Na bem-sucedida carreira de Tomine, Shortcomings foi anunciado como uma prova de fogo. Pela primeira vez, ele ia se arriscar em uma narrativa que ultrapassaria o formato que o consagrou: os contos de vinte e poucas páginas de Optic Nerve. Havia quem duvidasse que o autor tivesse consistência para prolongar seus dramas existenciais juvenis.
Mas a verdade é que Tomine conseguiu. Shortcomings é muito mais que o lançamento mais cool da temporada passada. Comparando com gêneros literários, o autor saiu do tiro rápido dos contos para a fluidez desejável em uma novela. A história evolui: começa, avança, muda de rumo, apresenta novos personagens, muda de cidade, surpreende, inova e se renova dentro de si mesma.
Ben é mostrado não só como o ranzinza portador de dilemas raciais e sexuais. Tomine leva-o para vivenciar neura a neura, ranhetice a ranhetice, construindo e, ao mesmo tempo, revelando a profundidade do personagem que criou.
Não basta, afinal, que ele despreze o festival de filmes asiático-americanos. O protagonista tem que romper com a namorada e se envolver com a colega do cinema onde trabalha, descobrindo na jovem caucasiana uma performer que fotografa diariamente a primeira urina que sai de seu corpo ao acordar. Ou descobrir na jovem ex-amante da amiga lésbica uma garota que pode abandoná-lo.
Ao mesmo tempo em que é um primor de ficção, Shortcomings é profundamente realista. Tudo que passa por suas páginas é plausível, viável. Pode ser que o leitor nem sempre compartilhe do meio e das situações, até porque performers fascinadas por urina não brotam em qualquer canto, mas as emoções são comuns.
Não se trata, portanto, de uma obra de escapismo. Pelo contrário: o leitor se identifica e se projeta nos personagens. Se não pelas situações familiares, ao menos pelas emoções e sensações.
Outro ponto notável do realismo de Tomine, ainda que num pólo oposto das emoções, é a roupa de seus personagens. São peças que as pessoas de verdade usam, o que soa meio bobo, mas é fundamental em seu trabalho.
A moda desenhada é um campo que leitores e comentaristas de quadrinhos acabam se acostumando a ignorar.

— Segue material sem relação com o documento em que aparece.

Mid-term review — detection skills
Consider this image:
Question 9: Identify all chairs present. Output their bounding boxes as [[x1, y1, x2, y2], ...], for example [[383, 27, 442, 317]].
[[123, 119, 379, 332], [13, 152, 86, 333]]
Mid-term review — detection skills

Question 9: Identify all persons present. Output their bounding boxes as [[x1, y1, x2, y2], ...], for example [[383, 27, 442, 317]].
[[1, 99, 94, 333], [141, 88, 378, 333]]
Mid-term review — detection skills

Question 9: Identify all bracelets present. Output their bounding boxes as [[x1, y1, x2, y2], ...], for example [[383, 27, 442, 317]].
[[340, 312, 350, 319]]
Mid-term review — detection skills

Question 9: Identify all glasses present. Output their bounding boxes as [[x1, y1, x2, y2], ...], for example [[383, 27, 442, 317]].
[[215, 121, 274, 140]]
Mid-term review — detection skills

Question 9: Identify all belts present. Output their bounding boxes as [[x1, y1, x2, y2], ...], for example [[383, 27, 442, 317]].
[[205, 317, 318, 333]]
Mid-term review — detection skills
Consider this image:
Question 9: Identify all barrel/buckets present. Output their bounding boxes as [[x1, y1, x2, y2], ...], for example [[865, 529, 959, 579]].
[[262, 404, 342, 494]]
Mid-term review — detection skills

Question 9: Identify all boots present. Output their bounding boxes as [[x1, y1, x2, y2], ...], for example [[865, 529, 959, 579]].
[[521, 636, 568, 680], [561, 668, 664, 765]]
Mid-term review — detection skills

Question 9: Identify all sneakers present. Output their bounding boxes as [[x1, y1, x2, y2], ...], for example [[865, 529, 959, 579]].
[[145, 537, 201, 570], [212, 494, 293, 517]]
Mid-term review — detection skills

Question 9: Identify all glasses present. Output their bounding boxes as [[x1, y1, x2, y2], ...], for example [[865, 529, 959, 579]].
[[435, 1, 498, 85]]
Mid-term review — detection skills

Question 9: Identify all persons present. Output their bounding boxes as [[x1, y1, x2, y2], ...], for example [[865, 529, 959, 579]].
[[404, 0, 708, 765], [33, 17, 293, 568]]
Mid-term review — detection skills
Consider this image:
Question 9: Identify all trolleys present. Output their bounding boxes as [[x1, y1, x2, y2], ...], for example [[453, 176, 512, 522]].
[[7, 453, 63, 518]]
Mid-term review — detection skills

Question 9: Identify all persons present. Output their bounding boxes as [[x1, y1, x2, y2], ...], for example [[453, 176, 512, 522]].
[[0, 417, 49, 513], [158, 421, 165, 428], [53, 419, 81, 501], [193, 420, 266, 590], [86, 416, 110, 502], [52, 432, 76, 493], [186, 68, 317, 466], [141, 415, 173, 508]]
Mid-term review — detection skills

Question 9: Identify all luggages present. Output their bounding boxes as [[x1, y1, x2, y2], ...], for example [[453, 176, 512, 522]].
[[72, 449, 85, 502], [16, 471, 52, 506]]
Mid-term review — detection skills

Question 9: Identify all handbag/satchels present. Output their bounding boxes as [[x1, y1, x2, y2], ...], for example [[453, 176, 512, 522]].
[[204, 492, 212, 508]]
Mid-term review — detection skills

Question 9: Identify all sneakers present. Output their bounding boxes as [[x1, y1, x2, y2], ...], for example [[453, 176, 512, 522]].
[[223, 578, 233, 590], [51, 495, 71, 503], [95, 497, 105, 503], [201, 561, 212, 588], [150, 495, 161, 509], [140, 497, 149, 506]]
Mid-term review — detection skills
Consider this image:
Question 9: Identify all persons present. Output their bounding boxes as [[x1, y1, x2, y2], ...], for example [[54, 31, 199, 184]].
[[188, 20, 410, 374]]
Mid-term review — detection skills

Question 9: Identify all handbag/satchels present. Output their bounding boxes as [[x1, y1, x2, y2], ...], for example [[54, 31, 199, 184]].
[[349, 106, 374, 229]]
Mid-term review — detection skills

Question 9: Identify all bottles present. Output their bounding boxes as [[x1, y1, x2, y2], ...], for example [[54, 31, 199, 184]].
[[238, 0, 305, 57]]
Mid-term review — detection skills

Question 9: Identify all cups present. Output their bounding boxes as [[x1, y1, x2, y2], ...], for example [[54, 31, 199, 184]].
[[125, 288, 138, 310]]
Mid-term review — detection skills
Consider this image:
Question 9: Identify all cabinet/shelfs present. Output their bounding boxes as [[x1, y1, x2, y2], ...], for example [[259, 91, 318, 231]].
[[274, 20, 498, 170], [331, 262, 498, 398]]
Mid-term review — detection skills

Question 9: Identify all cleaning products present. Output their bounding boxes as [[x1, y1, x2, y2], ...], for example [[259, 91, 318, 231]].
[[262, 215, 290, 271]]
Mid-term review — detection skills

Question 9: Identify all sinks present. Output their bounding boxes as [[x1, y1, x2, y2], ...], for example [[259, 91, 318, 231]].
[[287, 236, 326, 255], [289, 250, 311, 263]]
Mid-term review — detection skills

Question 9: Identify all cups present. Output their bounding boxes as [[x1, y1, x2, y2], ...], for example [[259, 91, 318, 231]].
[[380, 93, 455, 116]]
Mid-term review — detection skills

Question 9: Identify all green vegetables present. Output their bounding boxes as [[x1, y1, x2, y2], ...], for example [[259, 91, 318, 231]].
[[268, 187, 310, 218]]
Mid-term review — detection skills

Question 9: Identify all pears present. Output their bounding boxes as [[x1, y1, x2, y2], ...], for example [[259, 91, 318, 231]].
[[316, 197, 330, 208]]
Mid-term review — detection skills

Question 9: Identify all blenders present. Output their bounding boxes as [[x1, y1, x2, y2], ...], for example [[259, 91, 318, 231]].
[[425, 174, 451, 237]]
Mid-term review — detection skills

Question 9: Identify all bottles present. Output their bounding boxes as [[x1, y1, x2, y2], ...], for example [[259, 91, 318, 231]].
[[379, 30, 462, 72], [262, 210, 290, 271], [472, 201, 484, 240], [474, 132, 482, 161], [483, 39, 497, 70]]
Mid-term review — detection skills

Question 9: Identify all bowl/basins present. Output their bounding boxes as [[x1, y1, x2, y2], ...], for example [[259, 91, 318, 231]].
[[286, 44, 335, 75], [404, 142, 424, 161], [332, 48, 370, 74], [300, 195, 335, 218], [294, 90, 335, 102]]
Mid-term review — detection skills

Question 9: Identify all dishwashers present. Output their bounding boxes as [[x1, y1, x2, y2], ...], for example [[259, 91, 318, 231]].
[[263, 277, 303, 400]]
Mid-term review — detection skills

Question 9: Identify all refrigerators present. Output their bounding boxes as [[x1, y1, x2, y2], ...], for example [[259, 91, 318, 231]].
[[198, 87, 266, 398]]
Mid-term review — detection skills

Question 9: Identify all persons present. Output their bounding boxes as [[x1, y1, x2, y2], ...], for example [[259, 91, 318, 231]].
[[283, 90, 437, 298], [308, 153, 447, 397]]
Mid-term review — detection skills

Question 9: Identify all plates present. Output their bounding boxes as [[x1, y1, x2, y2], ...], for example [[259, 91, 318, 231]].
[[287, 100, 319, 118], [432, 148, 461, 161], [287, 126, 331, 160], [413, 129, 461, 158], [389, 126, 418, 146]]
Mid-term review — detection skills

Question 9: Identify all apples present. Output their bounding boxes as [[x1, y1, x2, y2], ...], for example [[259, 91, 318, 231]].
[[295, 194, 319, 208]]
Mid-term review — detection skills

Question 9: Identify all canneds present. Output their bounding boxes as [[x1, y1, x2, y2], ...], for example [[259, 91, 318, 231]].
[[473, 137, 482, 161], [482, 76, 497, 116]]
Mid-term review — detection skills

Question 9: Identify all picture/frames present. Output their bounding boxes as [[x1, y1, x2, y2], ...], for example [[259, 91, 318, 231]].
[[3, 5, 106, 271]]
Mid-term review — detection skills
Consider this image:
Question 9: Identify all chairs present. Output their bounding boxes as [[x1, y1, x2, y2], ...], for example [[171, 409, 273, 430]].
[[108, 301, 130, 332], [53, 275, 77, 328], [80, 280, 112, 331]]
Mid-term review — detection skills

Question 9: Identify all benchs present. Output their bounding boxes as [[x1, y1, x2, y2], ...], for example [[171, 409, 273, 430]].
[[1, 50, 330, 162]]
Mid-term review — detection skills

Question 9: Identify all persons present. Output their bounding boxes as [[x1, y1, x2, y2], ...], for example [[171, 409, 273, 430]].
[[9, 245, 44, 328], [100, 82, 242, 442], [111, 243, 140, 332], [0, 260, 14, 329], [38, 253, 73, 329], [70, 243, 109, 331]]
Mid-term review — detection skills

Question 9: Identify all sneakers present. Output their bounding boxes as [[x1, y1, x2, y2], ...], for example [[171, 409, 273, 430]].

Mas a verdade é que as HQs estão lotadas de gente que combina calças vermelhas com suéter azul e suspensório verde - isso sem falar dos uniformes de super-heróis!
Mostrar roupas de verdade, que gente real usaria nas ruas, é um recurso que Tomine usa em seus quadrinhos para atestar que se trata de humanos mesmo. Pode até parecer futilidade, mas não é nada disso - o autor sabe que a verossimilhança passa pela moda.
É nesses detalhes, em sua arte delicada e cuidadosa, que Adrian Tomine se diferencia de seus pares. Por retratar gente (quase) de verdade, chama a atenção sincera de leitores em busca de algo além dos velhos clichês das HQs.
Tomine não é o único autor sincero dos quadrinhos, até porque o underground norte-americano está lotado de criadores assim. Mas é um dos melhores. 2007 foi o ano dele, e não foi por acaso. Shortcomings, de fato, é uma das maiores obras do ano que passou.